Nous garnissons les amorces de tranchées rapidement creusées par le génie et, insensiblement, la bataille reprend sans que nous nous doutions même que la clarté du jour remplace maintenant celle des flammes. Notre fusillade part droit au Nord, prenant comme objectifs les bouquets d’arbres, les meules de paille, la crête du moulin de Souain : rien de précis ne nous apparaît. Les obus tombent, arrosant les champs devant nous, bouleversant le cimetière où la 12e compagnie s’est pelotonnée.

Nous avons l’impression d’un isolement absolu, le sentiment que l’ennemi va nous envelopper. La situation est intenable. Le colonel replie peu à peu vers la crête, au sud du village, le gros du régiment, et nous restons en arrière-garde avec ordre de tenir tant que cela nous sera possible. À 11 h 00, un déluge d’artillerie nous accable : on dirait des coups français… Cinglantes et venant de l’arrière, les trajectoires nous frôlent… Tout autour de nous, les explosions saccadées du 75 s’abattent en trombe…

- Cycliste Saunin, au galop, au triple galop, prenez la route au sud, cherchez le colonel ou qui que ce soit, dites que l’artillerie tire sur nous !
On se fait tout petit, très petit. Chose étrange, ce malheureux incident nous donne presque confiance. Il ne nous avait jamais été donné de juger d’aussi près les effets de nos pièces  ils sont terrifiants.

La 11e compagnie, en avant à droite, l’expérimente cruellement et la voici qui se replie vers nous, homme par homme, sous le tir ajusté des impitoyables mitrailleuses. Les minutes sont éternelles. Nous accentuons notre feu pour les aider. À midi, les sergents nous annoncent que les cartouchières sont vides ! Successivement, les demi-sections retraitent, se faufilant à travers les ruines.

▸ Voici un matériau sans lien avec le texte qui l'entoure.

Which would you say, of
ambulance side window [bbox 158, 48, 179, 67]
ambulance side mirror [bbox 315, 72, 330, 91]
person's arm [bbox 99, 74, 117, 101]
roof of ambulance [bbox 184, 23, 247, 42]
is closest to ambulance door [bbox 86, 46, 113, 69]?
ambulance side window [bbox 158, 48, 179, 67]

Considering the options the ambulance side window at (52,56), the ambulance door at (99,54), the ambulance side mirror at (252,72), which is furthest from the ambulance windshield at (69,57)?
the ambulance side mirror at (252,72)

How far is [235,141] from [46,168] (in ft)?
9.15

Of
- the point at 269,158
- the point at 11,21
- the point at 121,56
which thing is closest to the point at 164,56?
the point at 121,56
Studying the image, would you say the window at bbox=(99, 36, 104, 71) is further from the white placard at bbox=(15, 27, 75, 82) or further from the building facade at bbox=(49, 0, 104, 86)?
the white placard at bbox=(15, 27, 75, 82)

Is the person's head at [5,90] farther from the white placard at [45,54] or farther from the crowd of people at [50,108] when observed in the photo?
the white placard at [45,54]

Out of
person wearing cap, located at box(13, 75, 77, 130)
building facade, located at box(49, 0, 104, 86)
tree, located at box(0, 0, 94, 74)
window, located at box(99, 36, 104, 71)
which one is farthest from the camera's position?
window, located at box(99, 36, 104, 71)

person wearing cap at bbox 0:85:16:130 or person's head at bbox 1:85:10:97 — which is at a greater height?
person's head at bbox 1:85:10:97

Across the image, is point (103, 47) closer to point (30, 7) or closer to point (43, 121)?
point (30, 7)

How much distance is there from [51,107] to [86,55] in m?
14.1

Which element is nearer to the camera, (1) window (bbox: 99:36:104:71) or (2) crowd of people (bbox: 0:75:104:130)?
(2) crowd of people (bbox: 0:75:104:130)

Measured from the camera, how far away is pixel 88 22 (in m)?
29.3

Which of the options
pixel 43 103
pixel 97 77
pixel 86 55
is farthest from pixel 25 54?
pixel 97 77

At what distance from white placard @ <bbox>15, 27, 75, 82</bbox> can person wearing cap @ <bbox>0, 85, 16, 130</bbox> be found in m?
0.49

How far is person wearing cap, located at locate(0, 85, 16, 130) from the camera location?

À midi et demi, il n’y  a plus personne dans le village et les obus allemands, fusants, percutants, en une danse effrénée nous poursuivent. Nul ne s’arrête pour regarder les morts ou secourir les blessés gémissants, dont le chapelet sanglant s’égrène sur 2 km. Nous nous rallions sous bois, à l’abri d’une position de repli qu’occupe le gros du régiment.

L’intrépide lieutenant W…(Marie Georges Wichard), de la 9e compagnie, qui s’est déjà tant de fois distingué par son courage imperturbable, arrive le dernier : il s’avance par la route, la canne à la main, conduisant la patrouille de queue, s’assurant que l’infanterie ne nous a pas talonnés, au pas, sans prendre garde aux coups, sans fléchir une seule fois la tête ou le buste sous les explosions qui l’encadrent.
Nous l’entourons… Il pleure !!!

Cette journée du 14 est d’une indicible tristesse. On nous ramène à Suippes, on nous parque dans les champs, les bergers comptent leurs brebis, il en manque beaucoup.

Cependant, derrière les faisceaux, nous nous redressons au passage du général de division. 

Nuit de repos inespérée

15 septembre 1914

Deux bataillons du 158e R.I. reçoivent l’ordre d’attaquer en liaison avec la 13e division à 5 h30. Le reste de la brigade reste en réserve de la division et du C.A..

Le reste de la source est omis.